If the Draft take effect, the following new restrictions will be applied to the Adverts for medicines and medical devices:

• New labeling and indication requirements. The Draft further requires medicine advertisements to conspicuously indicate generic names and medical device advertisements to indicate product names. Where full listing of contraindications and adverse reactions is not possible, main contents shall be indicated along with “see instructions for details”. All contents should be conspicuously indicated per law when ads are published.
• Expanded negative list of ad contents, newly prohibiting: (1) Use or disguised use of military unit names, troop numbers/codes, military-specific terms, military insignia patterns or similar; (2) Recommendations or endorsements under the name or image of consumer organizations; (3) Inciting arbitrary or excessive use of medical devices; (4) Theoretical references, viewpoints, literature citations, research reports, proof of experiments etc. beyond instructions; and (5) Use of minors to introduce the four product categories.
• Live streaming advertising. The Draft prohibits (i) disguised ads in live streams via health/wellness content introduction; and (ii) spokespersons recommending/endorsing the medicines and medical devices in live streams. 
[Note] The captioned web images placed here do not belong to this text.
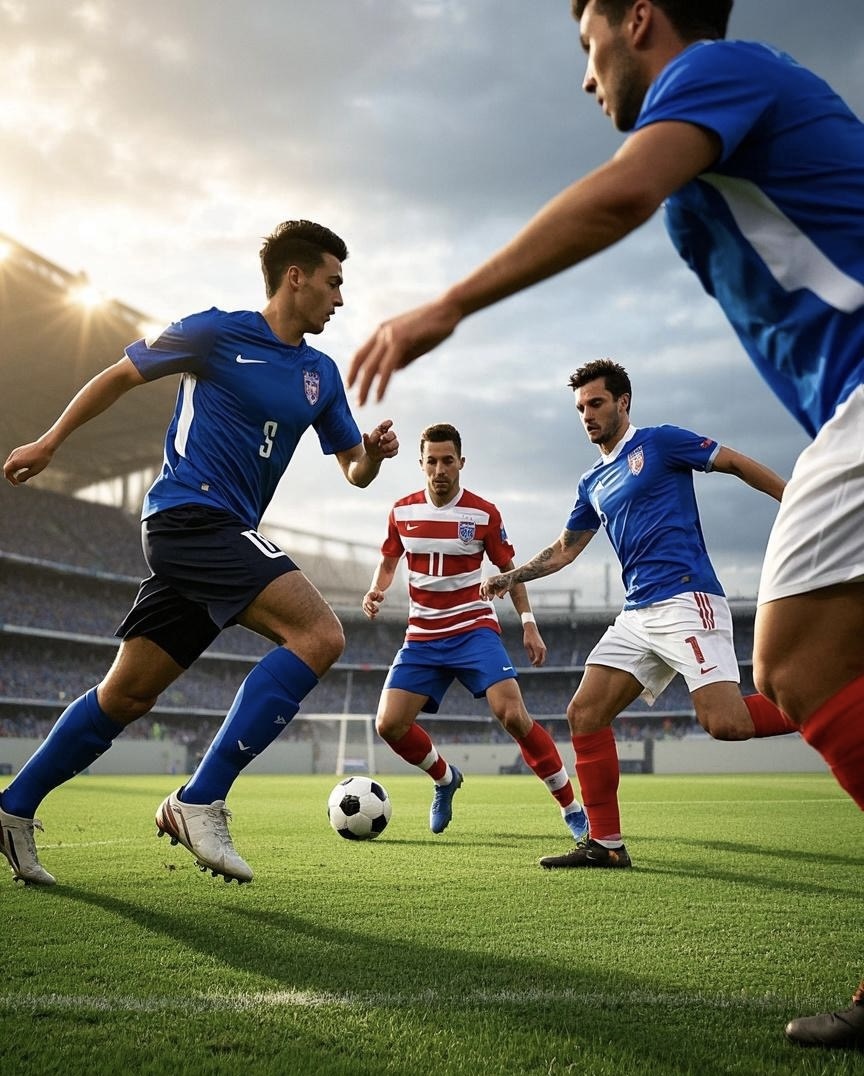 九游体育在线-足球联赛上演东西部区对抗，球场竞技愈发激烈的简单介绍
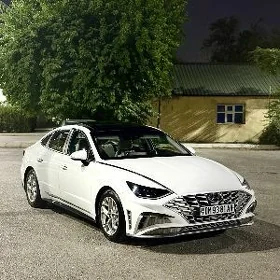 Hyundai Sonata 2021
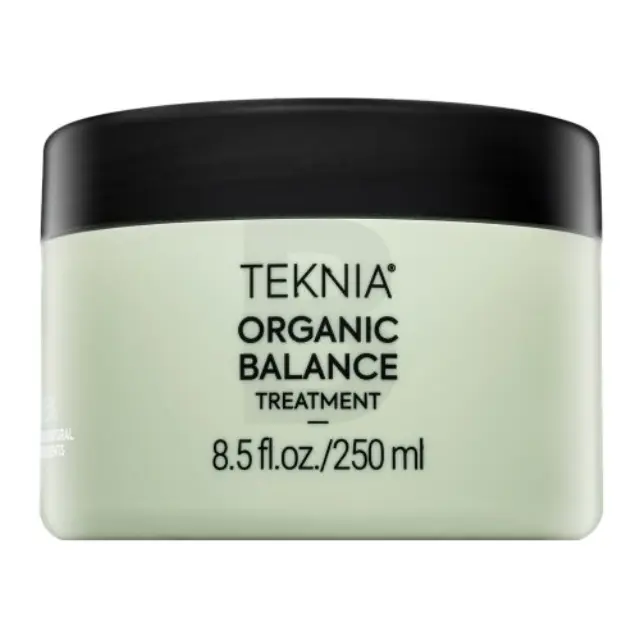 Lakmé Teknia Organic Balance Treatment nourishing hair mask for all hair types 250 ml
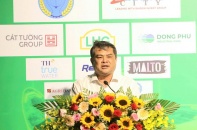 Khai mạc Giải Marathon quốc tế chào mừng thành lập TP. Cần Thơ (mới)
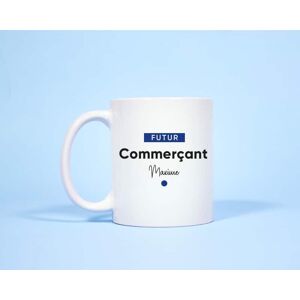 Cadeaux.com Mug personnalise - Futur commercant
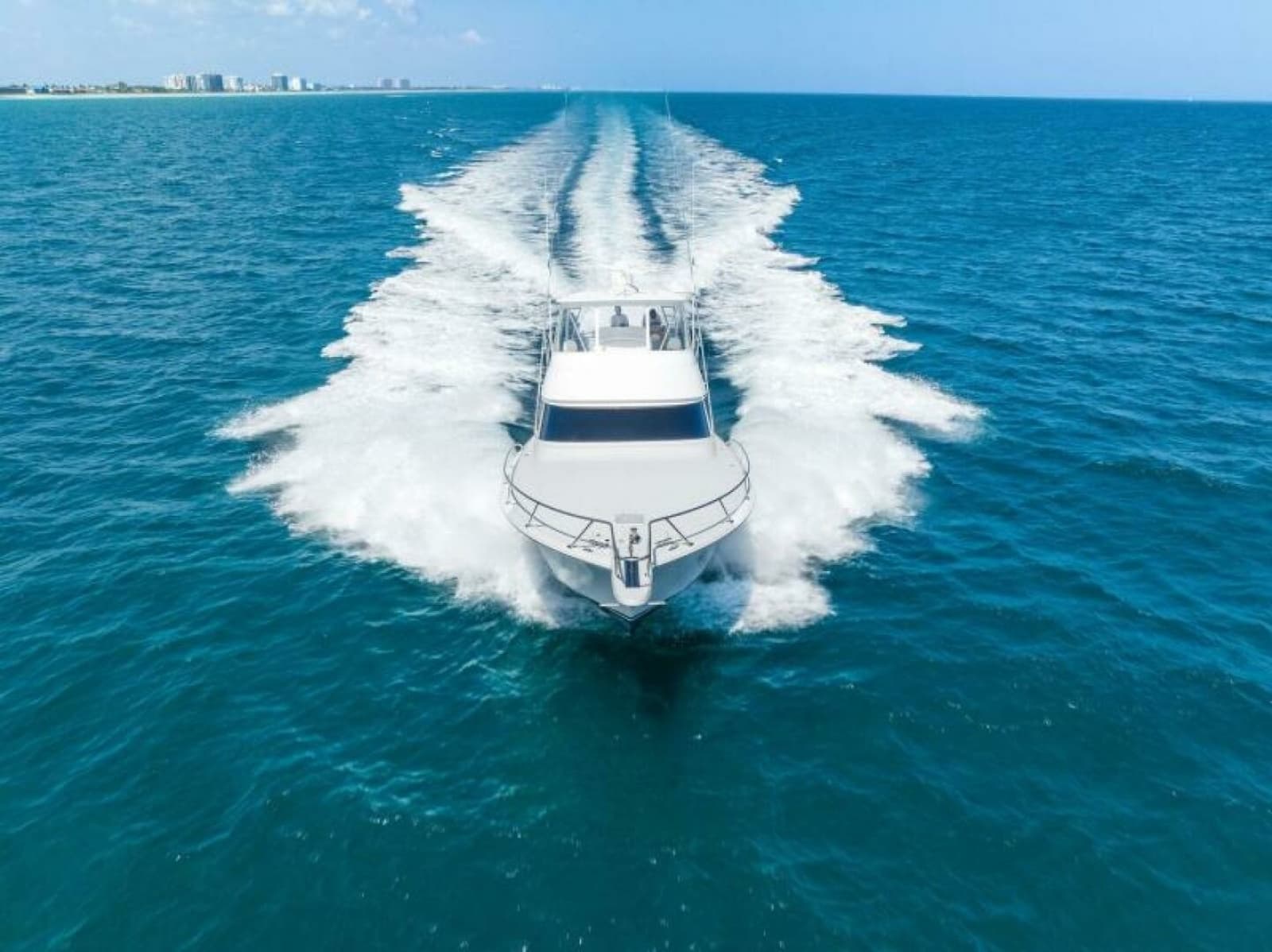 2021 Viking 54 Convertible - Photo 95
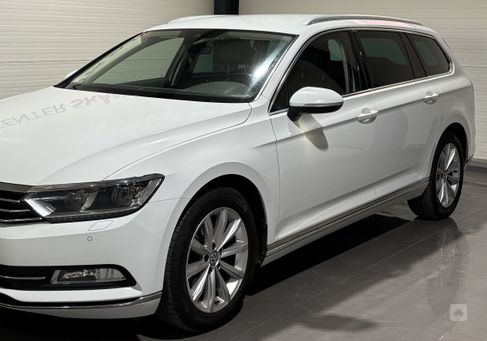 Volkswagen Passat Variant, 2017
The Draft also puts revisions for optimising rules and procedures for reviewing advertisements of medicines, medical devices, health foods and special medical purpose foods:

• provides time limits for review agencies processing applications to increase predictability;
• requires applicants to actively apply for cancellation if changes are made elements like functions, indications pharmacological effects and intended use etc., of medicines and medical devices;
• permits non-reapplication for certain non-substantive visual and peripheral changes;
• stipulates automatic invalidation of approval numbers if advertised medicines and medical devices are legally ordered to stop production/sales/use;
• exempts legally required medicines and medical devices information display on authorization holders’ , manufacturers’ and dealers’ own media from advertising review;
• mandates separate review applications for linked content in advertisements if that content is legally subject to mandatory review.